ET would want to go back home

They’re coming! They’re coming!

Or not, as it happens. Did anyone see the meteor over Jo’burg on Saturday night? http://www.youtube.com/watch?v=Af6rCf0xw8M Did anyone wonder if (or hope) it was something more exciting than a boring lump of rock (albeit a rock from space)? Was anyone really disappointed when some dry astronomer took all the romance out of it?

Of course I knew it wasn’t little green men, or little grey men, or anything like that. But for a moment I did wish that I had been one of the ones who were confused, who thought that This Was It, one of the ones who had the devil scared out of them. I have some devils to get rid of, and one of them is boring, cynical rationalism.

But what if ET had arrived in a flash on Saturday night? We would have been terribly embarrassed. It would have been a bit like having unexpected guests arrive. You smile, and invite them in for tea, but the whole time you’re worrying that they’re going to notice the huge pile of dirty laundry that you haven’t had time to deal with or die of shock if they wander into the kitchen. We’re just not ready.

Because, let’s face it, we’ve proven time and time again that we are a species with no natural talent for housework. Our planet is in a bit of a state, to put it mildly. If you believe Hamlet, and, well, God, we are the paragon of animals, we have dominion over all the Earth. Maybe Hamlet was pretending to be mad at that point in the play, I can never remember. But it is increasingly obvious that we aren’t qualified for the job of managing the planet, and that God should never have bothered to hire a middleman.

So what would we have to show off to our extraterrestrial visitors? I suppose we would have to start with the natural beauty of the planet, the bits we haven’t chopped down or built over yet. Thankfully there is still plenty to see, as long as the visitors don’t start asking too many questions, like why there seems to be smoke rising from the edges of the rainforests, or why some coral reefs seems so ghostly and deserted.

Then we’ll show them the places we live. I’m sure every planet has its fair share of bad architects, so there’s no reason to be embarrassed by most of it. They may even be impressed by what we have achieved, the way we have transformed our landscape to suit our needs, how we’ve made our concrete mark. Again, I hope they don’t ask questions about what was here before, what happened to whoever and whatever lived here before us.

And then they will want to see more. We can show them ancient sites. They’re good enough for earth tourists, I’m sure they’re good enough for ET. We can show them ruins that are being swallowed by deserts, and abandoned monuments in South America. We can show them how vain ancient rulers were in building monuments to their egos, and how much money and manpower were spent on temples to silly, primitive gods. And we will hope that they don’t ask why those civilisations failed, and how we are so different.

I hope they don’t come.

But maybe I am making that obvious mistake, thinking that we are the only life forms in the universe who have got it so wrong. It’s rather new age and shoo wah to think that someone Out There has all the answers. William S Burroughs wrote, ”We are like water creatures looking up at the land and air and wondering how we can survive in that alien medium. The water we live in is Time. That alien medium we glimpse beyond time is Space. And that is where we are going”, assuming that the answers were all beyond us. Maybe there is some point there, or maybe he just should have laid off the heroin for a while.

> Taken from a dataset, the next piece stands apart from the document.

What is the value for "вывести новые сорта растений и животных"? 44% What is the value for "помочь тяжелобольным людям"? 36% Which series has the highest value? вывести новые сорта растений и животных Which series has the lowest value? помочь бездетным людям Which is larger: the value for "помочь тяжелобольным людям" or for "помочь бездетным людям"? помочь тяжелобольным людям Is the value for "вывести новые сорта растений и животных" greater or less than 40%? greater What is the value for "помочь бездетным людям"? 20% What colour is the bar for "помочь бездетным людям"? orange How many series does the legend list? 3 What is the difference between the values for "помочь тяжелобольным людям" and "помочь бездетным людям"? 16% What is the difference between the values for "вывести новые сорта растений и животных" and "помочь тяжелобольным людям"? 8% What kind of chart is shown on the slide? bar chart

Carl Sagan has a formula for working out how many planets support life, how many of those have intelligent life, and how many have achieved civilisation comparable with or more advanced than ours. He stops there, when I feel that he should have included the next steps: the number that have achieved civilisation comparable with or more advanced than ours and then messed up, and even those that have messed up and then come to, backtracked and reversed the situation before it is too late.

Because those are the ones I would like to meet.